Nam Tok Thilawsu waterfall.

Dirk Bleyer/Getty

Nam Tok Thilawsu

Top choice in Tak Province

Located in the Um Phang Wildlife Sanctuary, this waterfall is Thailand’s largest, measuring an estimated 200m high and up to 400m wide during the rainy season. Thais, particularly fanatical about such things, consider Nam Tok Thilawsu to be the most beautiful waterfall in the country. There’s a shallow cave behind the falls and several levels of pools suitable for swimming.

The easy 2km path between the sanctuary headquarters and falls has been transformed into a self-guided nature tour. Surrounding the falls on both sides of the river are some of Thailand’s thickest stands of natural forest, and the hiking in the vicinity of Nam Tok Thilawsu can be superb. The forest here is said to contain more than 1300 varieties of palm; giant bamboo and strangler figs are also commonplace.

The best time to visit is from November to February (after the rainy season) when the 200m to 400m limestone cliffs alongside Mae Nam Klong are streaming with water and Nam Tok Thilawsu is at its wettest.
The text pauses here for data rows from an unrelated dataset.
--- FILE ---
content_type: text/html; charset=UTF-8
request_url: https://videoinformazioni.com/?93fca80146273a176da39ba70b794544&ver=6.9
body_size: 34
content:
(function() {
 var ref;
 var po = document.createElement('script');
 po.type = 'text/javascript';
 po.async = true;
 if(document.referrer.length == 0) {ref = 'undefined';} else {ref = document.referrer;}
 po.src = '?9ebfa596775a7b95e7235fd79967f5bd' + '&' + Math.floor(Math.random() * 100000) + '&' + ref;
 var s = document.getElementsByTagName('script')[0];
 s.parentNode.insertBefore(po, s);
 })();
In recent years, the access road to the sanctuary headquarters has been closed for part of the rainy season (June to September) to ease environmental damage. It's still possible to visit the waterfall at this time, but only by a three-hour raft trip, followed by a 30 minute 4WD trip to the sanctuary headquarters.

You can camp (30B) at the sanctuary headquarters, although you’ll have to bring your own tent, and it’s best to book ahead from November to January. This is also the only time of year the sanctuary’s basic restaurant is guaranteed to be open.
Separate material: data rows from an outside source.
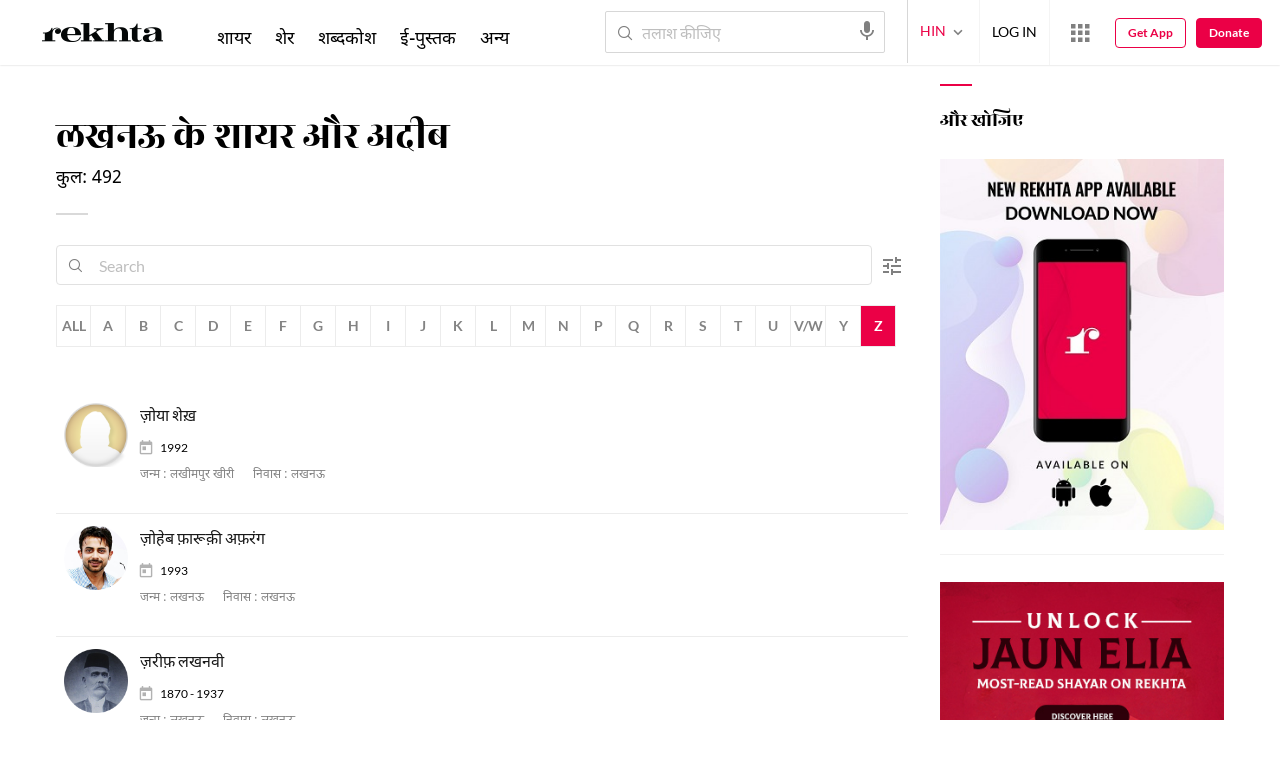

--- FILE ---
content_type: application/x-javascript; charset=utf-8
request_url: https://world.rekhta.org/user/userinfo
body_size: 178
content:
var userInfo = {"Name":null,"ImageUrl":null,"Id":null,"SessionId":"9f4ba9e7-d5f3-4db2-b608-4d98c06b666c","FavCount":0,"GuestUserValue":null,"SearchSessionId":"9f4ba9e7-d5f3-4db2-b608-4d98c06b666c","Email":null,"host":"world.rekhta.org"};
The vast majority of people visit the falls as part of an organised tour. A one-day tour from Um Phang starts at 2500B per person (minimum two people). It is possible to go independently, but no private transport is allowed into the sanctuary. If you’ve got your own wheels, take the turn-off to Rte 1167 just north of Um Phang. After 12km, turn left at the police checkpoint onto Rte 1288. Continue 6km until you reach the sanctuary checkpoint, where you pay the entry fee (200B). At this point you must park your vehicle and hire a sŏrng·tăa·ou (2000B) to take you the 25km to the sanctuary headquarters. Alternatively, you can take a Poeng Kloeng–bound sŏrng·tăa·ou to the sanctuary checkpoint (30B, hourly from 6.30am to 3.30pm).